Erdoğan yönetimi ise benzeri görülmemiş bir bürokrasi değişimi sergiliyor. Yükseklerdeki makam paylaşımı, kamuoyunca yakından biliniyor zaten. Gelin bu sürecin aşağılara nasıl yansıdığına bakalım bir de.

***

Pek çok konuda olduğu gibi kamu personeline ilişkin de sağlıklı verilere erişmek zor. Derli toplu tek kaynak, Cumhurbaşkanlığı Strateji ve Bütçe Başkanlığı’nın yılda dört kez açıkladığı raporlar. 2019 yılında hiç rapor yayınlanmadı, sonuncusunun tarihi Mart 2020. Düzenli raporlama 2007 itibariyle başlıyor. Raporlardan yararlanarak oluşturulan aşağıdaki grafiklerde geçici personelin dikkate alınmadığını not düşelim. Askeri ve istihbarat birimlerinin mensupları da yine raporlarda bulunmuyor.
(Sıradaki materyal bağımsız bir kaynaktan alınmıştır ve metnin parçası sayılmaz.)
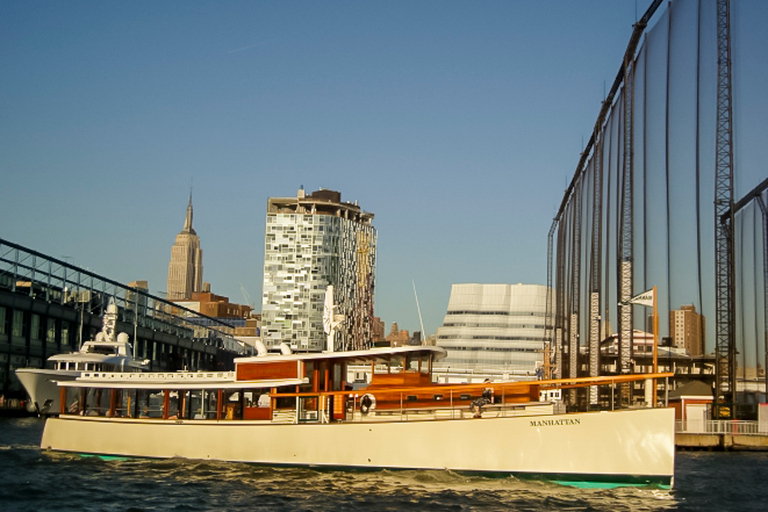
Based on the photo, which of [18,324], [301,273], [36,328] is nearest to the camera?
[18,324]

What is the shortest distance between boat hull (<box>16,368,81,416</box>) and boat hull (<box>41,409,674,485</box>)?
26.5 m

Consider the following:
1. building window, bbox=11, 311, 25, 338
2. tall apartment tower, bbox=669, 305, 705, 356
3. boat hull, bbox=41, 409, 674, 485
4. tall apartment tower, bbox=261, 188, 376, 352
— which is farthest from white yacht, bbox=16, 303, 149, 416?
tall apartment tower, bbox=261, 188, 376, 352

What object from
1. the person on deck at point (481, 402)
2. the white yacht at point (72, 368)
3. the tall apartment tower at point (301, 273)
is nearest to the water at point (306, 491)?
the person on deck at point (481, 402)

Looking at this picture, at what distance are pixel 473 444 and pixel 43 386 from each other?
37851 millimetres

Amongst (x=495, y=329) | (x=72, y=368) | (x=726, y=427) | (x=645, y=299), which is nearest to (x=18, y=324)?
(x=72, y=368)

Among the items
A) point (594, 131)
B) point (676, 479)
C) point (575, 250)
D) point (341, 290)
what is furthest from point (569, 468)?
point (341, 290)

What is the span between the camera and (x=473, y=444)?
2511cm

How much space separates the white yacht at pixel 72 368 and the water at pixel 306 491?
2301 cm

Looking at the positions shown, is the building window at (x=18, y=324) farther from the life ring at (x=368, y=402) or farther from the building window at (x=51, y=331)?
the life ring at (x=368, y=402)

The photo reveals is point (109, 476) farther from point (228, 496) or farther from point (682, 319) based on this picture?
point (682, 319)

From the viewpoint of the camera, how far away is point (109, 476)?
89.8ft

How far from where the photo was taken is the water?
2258 centimetres

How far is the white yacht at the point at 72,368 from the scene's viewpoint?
52.1 m

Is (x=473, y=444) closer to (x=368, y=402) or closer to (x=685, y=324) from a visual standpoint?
(x=368, y=402)
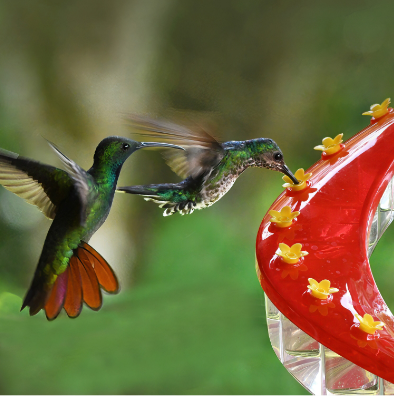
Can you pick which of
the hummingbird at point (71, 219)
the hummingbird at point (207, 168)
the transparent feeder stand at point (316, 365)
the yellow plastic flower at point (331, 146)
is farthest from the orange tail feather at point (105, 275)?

Aile, Çalışma ve Sosyal Hizmetler Bakanı Zehra Zümrüt Selçuk’un açıklamasına göre, 2001’de 2.1 milyon kamu personeli vardı. Bugünkü sayı 4.6 milyonu biraz aşıyor. Yani yüzde 119’luk bir büyüme söz konusu. Aşağıdaki grafik 2007-2020 arasındaki seyri gösteriyor:

.

2016’daki azalmada, 15 Temmuz darbe girişimi sonrasındaki tasfiyelerin payı var. Özellikle krizin işaretlerinin görülmeye başlandığı 2017’den itibaren ciddi artış söz konusu. Bu yükselişte belirleyici olan kadroları da şu iki grafik ortaya koyuyor:

.

2009-2013 arası sözleşmeli personel sayısındaki düşüşün sebeplerinden biri, bu dönemde öğretmen-sağlıkçı atamalarının yoğun olması ve ağırlıklı olarak geçici işçi alımlarının yapılması. Her iki grafikte 2017 sonrasındaki olağanüstü sıçramanın nedeni ise 2018 Cumhurbaşkanlığı ve 2019 yerel seçimleridir. 2007-2020 arasında sözleşmeli artışı yüzde 103, sürekli işçi artışı ise yüzde 205’tir.

Kadrolaşmada önceki iktidarlara kıyasla AKP’nin elini zorlayan mesele, özelleştirme oldu. İstihdam deposu KİT’ler, 2002-2008 arası çabucak elden çıkarıldığı için iktidarın seçmen avında, başka kurumları ön plana çıkardığına tanık oluyoruz. 2007’de özelleştirme kapsamındaki kuruluşlarda toplam 65 bin 342 çalışan varken, 2020’de sayı 5 bin 413’e kadar indi mesela. 233 Sayılı KHK kapsamında yer alan KİT’ler ve bağlı ortaklıklarda da istihdam halen yoğun olsa da her yıl azalma yaşanıyor. 2007’de 151 bin civarındayken, bugün 96 bine kadar düşmüş durumda.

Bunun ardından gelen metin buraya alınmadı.